[Entries taken from a collection]
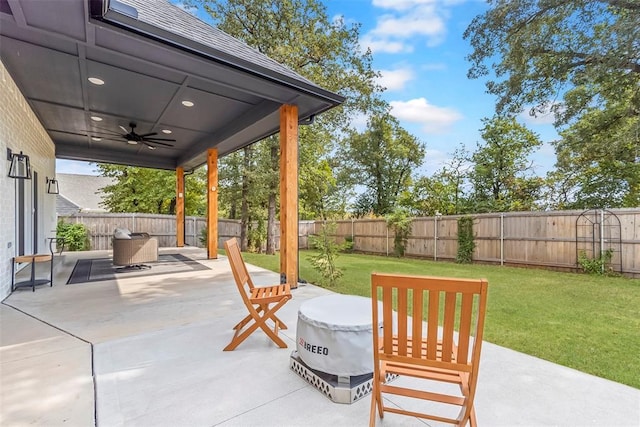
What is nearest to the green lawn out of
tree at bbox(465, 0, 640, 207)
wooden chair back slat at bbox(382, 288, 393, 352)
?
wooden chair back slat at bbox(382, 288, 393, 352)

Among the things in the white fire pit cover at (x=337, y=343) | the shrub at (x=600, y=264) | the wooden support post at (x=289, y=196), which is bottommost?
the shrub at (x=600, y=264)

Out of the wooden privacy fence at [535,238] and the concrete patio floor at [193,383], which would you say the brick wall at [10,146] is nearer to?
the concrete patio floor at [193,383]

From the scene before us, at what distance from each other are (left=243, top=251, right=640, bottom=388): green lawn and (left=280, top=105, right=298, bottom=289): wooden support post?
3.56 feet

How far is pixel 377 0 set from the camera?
8.65 meters

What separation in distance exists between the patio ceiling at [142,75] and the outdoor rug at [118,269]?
312cm

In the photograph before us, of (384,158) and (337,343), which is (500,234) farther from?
(384,158)

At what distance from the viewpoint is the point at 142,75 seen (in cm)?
459

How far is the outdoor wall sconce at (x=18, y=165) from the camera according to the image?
4.61 meters

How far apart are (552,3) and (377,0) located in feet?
14.1

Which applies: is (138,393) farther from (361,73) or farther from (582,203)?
(582,203)

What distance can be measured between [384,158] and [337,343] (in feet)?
61.6

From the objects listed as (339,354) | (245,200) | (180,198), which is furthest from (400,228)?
(339,354)

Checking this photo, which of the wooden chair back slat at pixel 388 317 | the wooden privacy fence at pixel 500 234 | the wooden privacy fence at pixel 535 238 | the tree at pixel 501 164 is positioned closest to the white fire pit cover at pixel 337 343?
the wooden chair back slat at pixel 388 317

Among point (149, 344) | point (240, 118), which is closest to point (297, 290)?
point (149, 344)
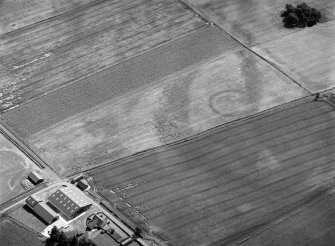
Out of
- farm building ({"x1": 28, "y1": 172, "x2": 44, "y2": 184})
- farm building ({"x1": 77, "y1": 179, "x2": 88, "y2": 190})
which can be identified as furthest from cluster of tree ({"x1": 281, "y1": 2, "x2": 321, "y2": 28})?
farm building ({"x1": 28, "y1": 172, "x2": 44, "y2": 184})

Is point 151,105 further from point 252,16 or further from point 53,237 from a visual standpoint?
point 53,237

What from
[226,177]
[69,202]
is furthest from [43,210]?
[226,177]

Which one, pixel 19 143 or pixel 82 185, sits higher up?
pixel 19 143

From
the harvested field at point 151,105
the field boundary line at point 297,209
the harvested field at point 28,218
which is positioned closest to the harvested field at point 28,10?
the harvested field at point 151,105

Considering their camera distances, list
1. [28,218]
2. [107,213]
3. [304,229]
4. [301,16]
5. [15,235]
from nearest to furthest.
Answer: [15,235], [304,229], [28,218], [107,213], [301,16]

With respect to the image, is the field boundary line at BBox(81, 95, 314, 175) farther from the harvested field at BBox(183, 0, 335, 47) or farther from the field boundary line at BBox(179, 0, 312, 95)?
the harvested field at BBox(183, 0, 335, 47)

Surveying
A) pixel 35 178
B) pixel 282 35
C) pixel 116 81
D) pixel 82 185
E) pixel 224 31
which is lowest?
pixel 82 185
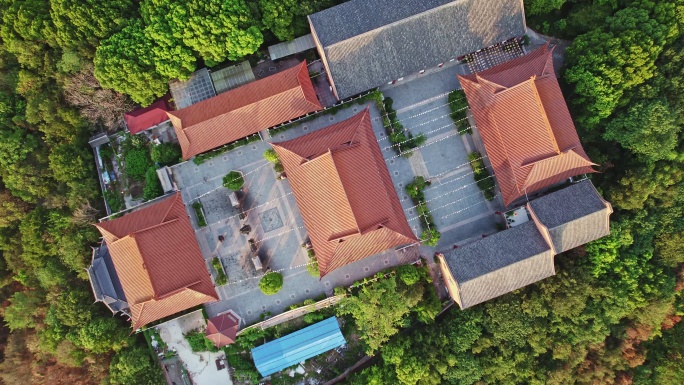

EXERCISE INSTRUCTIONS:
Copy the listing word for word, starting at the line that contains "Considering their camera distances, list" and continuing through the end of the listing. Omit the pictures.

RESULT FOR THIS TASK:
Considering their camera distances, list
1. [28,218]
2. [107,213]
3. [304,229]
4. [301,16]
5. [15,235]
from nearest to furthest.
Answer: [15,235], [304,229], [28,218], [107,213], [301,16]

With respect to the image, is the field boundary line at BBox(81, 95, 314, 175) farther from the harvested field at BBox(183, 0, 335, 47) or farther from the field boundary line at BBox(179, 0, 312, 95)?
the harvested field at BBox(183, 0, 335, 47)

Surveying
A) pixel 35 178
B) pixel 282 35
C) pixel 116 81
D) pixel 82 185
E) pixel 224 31
which is lowest?
pixel 82 185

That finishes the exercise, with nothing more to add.